Grande acordo e pacificação
Desde sua independência, mas principalmente desde a derrota para a Índia em 1971, o Paquistão é uma república tutelada. O verdadeiro poder está nas mãos dos militares. Eles deram o sinal verde para a deposição de Iran Khan, eles determinaram que o ex-premiê não volta e eles articularam um, com o perdão da referência, “grande acordo nacional” para a suposta “pacificação” do país.
O resultado é que o governo foi empossado com um acordo entre a Liga Muçulmana e o Partido Popular, dois pólos opostos. A cereja no bolo do “grande acordo nacional” foi a decisão da Suprema Corte de tirar da gaveta um processo que estava lá desde 2011 e decidir pela reabilitação simbólica de Zufikar Ali Bhutto, premiê entre 1973 e 1977, em um dos períodos mais turbulentos da História paquistanesa.
Zufikar era pai de Benazir e avô do atual líder do partido, Bilawal. Ele foi deposto em um golpe militar em 1977, julgado sumariamente e enforcado. Talvez seja um prêmio de consolação a Bilawal. Em troca de um acordo com os herdeiros políticos dos executores de seu avô, ele conseguiu a reabilitação simbólica do patriarca da família, com a Suprema Corte reconhecendo a ilegalidade do julgamento da década de 1970.

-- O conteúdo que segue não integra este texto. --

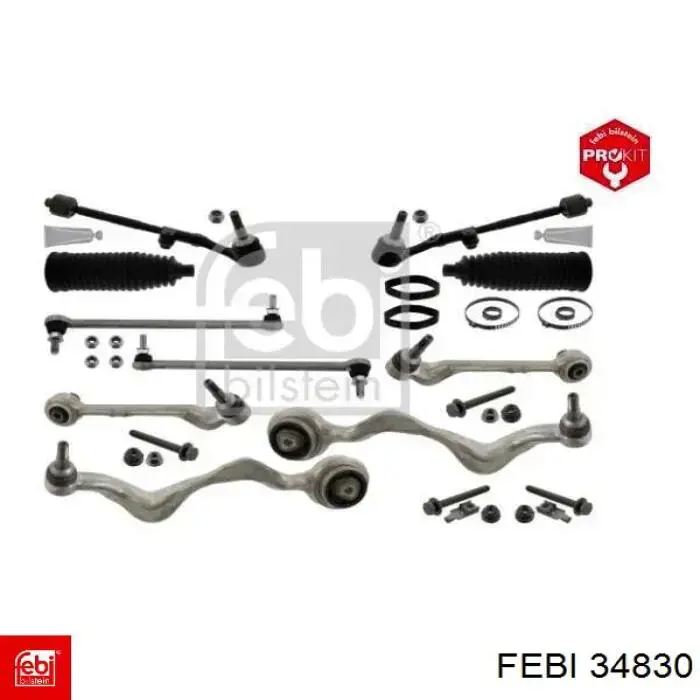 Comprar 34830 Febi Separador de aceite del sistema de ventilación del cárter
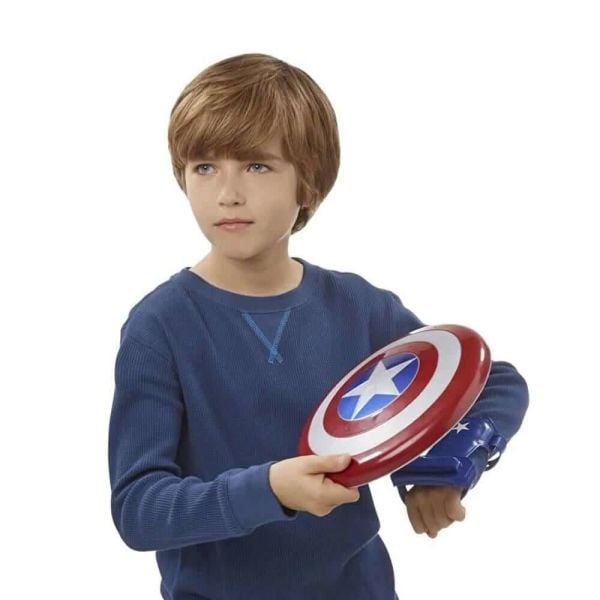 Marvel Avenger Oyuncak Kaptan Amerika Kalkanı B9944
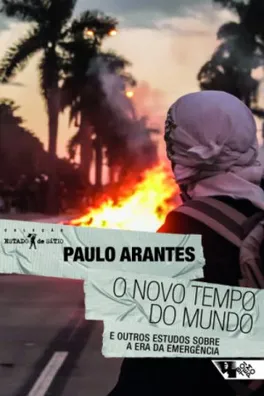Capa de O novo tempo do mundo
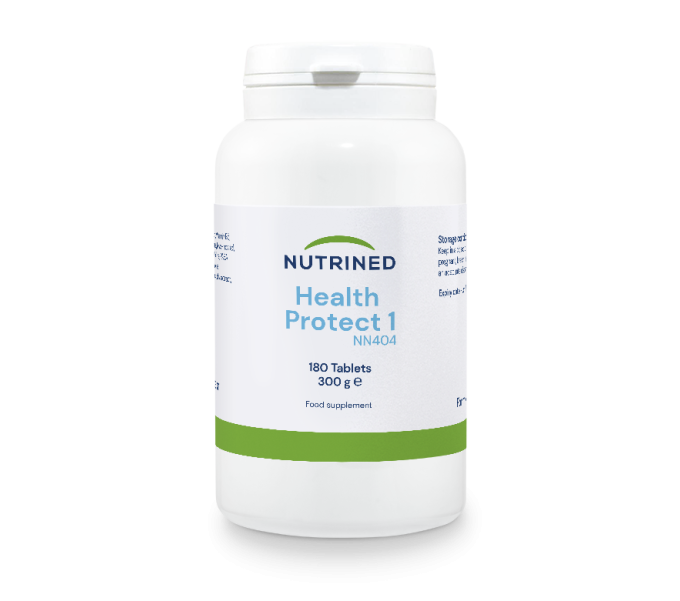Comprar online HEALTH PROTECT 1 180 COMP  NUTRINED - Farmacia Coliseum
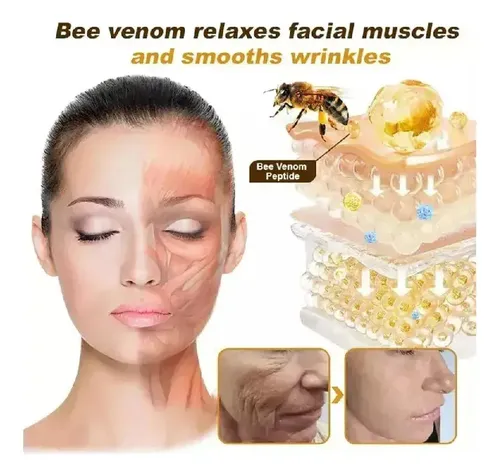 Para Cc Removedor De Crema De Abeja Con De Rugas Sh Todo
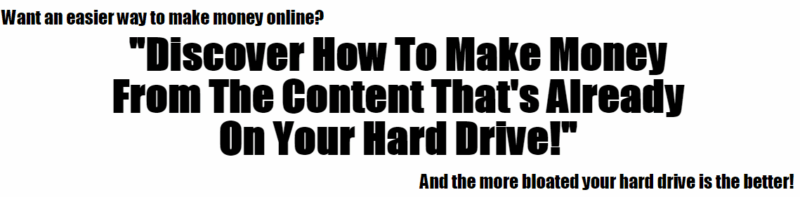 [GET] Hard Drive Profits Download
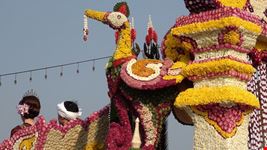 chiang mai chiang mai flower festival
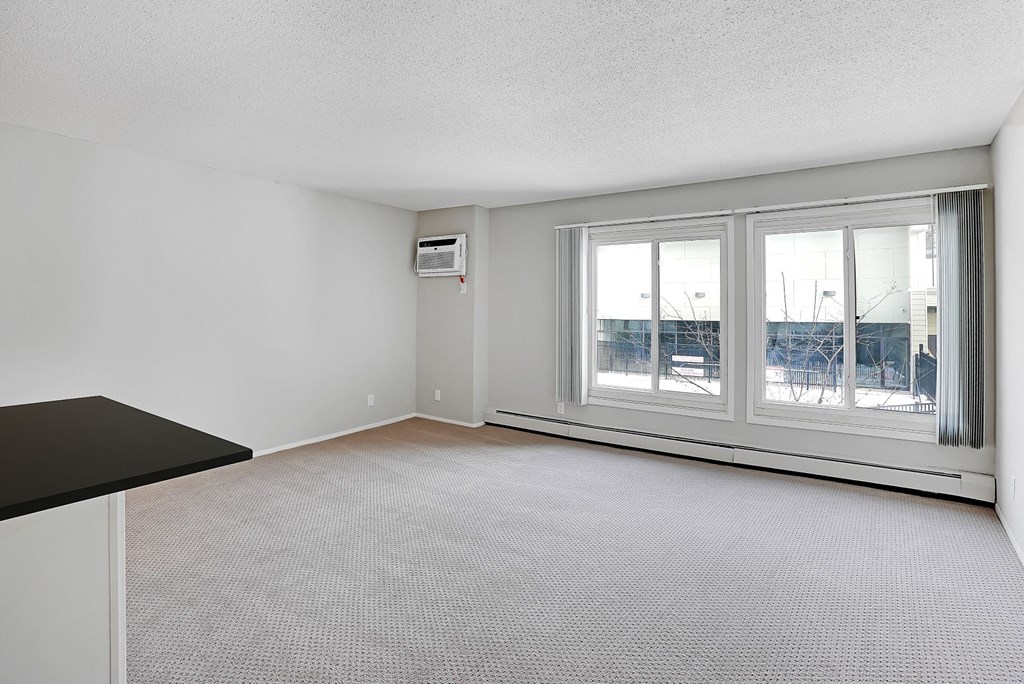 Plush Carpeting at The Tarnhill, Bloomington, Minnesota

Não se trata de avaliar se Imran Khan é inocente ou não, mas de constatar que houve uma perseguição generalizada aos seus apoiadores e seu partido. Também é facilmente constatado que o pleito foi fraudulento, em nome de uma suposta ideia de “pacificação” nacional. E a História também permite constatar que esses episódios nunca terminam bem e voltam para assombrar aquela nação.